Un piano lungimirante
Bisogna riconoscere che i promotori del Green Deal non hanno messo in campo un semplice piano di contrasto alle emissioni; sembrano invece aver compreso che la neutralità climatica non può sposarsi con le dinamiche della produzione massiva e del monouso. Per pensare un’Europa sostenibile nel 2050, è necessario riformulare il sistema economico, trovare nuovi modelli di produzione e circolazione dei beni.
Le difficoltà
Con l’inizio del 2020 la Commissione dovrà spiegare come intenderà agire nel dettaglio. Molti sono gli ostacoli: si parla di almeno €260 miliardi all’anno e bisognerà convincere i paesi membri ad aprire il portafogli; in questo senso, giocherà un ruolo determinante il Quadro Finanziario Pluriennale 2021-2027, che dovrà superare il vaglio di Parlamento e Consiglio europei. I paesi dell’est, in cui il carbone dà lavoro a molti, temono le conseguenze del Green Deal. Il piano prevede la creazione del Just Transition Mechanism, che dovrà favorire la transizione economica nelle regioni più svantaggiate grazie a un fondo da €100mld. Importanti contributi economici arriveranno da Banca Europea per gli Investimenti, InvestEU, Fondo sociale europeo e Fondo europeo per lo sviluppo regionale.
“This transition should leave no one behind”

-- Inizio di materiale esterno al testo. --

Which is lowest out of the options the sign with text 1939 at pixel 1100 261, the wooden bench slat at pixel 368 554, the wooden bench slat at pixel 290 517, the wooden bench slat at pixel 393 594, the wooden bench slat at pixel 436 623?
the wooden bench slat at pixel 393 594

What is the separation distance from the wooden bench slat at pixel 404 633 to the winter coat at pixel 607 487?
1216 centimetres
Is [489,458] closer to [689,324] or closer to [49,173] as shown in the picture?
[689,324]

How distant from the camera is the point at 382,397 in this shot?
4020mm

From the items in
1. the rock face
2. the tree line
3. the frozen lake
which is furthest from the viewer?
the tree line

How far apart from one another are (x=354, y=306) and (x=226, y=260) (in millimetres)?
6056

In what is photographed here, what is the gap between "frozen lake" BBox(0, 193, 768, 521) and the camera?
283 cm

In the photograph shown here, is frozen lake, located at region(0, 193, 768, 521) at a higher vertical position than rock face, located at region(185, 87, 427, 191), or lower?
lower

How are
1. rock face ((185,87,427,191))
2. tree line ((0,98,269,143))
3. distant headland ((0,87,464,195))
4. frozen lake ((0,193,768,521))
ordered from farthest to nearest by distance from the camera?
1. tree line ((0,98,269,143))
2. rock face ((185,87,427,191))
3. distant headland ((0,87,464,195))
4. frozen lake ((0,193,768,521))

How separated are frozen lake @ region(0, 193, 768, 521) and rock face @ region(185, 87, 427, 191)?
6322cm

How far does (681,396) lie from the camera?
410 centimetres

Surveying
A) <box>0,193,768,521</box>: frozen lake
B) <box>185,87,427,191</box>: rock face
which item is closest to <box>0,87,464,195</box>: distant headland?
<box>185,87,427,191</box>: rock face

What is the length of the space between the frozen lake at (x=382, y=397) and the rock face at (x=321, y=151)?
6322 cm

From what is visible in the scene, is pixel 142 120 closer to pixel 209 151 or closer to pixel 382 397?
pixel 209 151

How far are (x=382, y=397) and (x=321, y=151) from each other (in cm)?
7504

Oltre che dai governi nazionali, il piano dovrà essere ben voluto dai cittadini. Gli stessi promotori sono stati chiari sul punto: la transizione verso la climate-neutral economy riguarderà tutti. Lo farà anche nel piccolo, poiché abitudini e consumi quotidiani degli europei verranno inevitabilmente modificati. I vertici della Commissione hanno detto che nessuno dovrà essere lasciato indietro; e sarà davvero importante tenerlo a mente, perché l’ambizioso Green Deal europeo avrà vita breve (oppure sarà una tragedia) se non sarà in grado di essere anche un Green Deal sociale.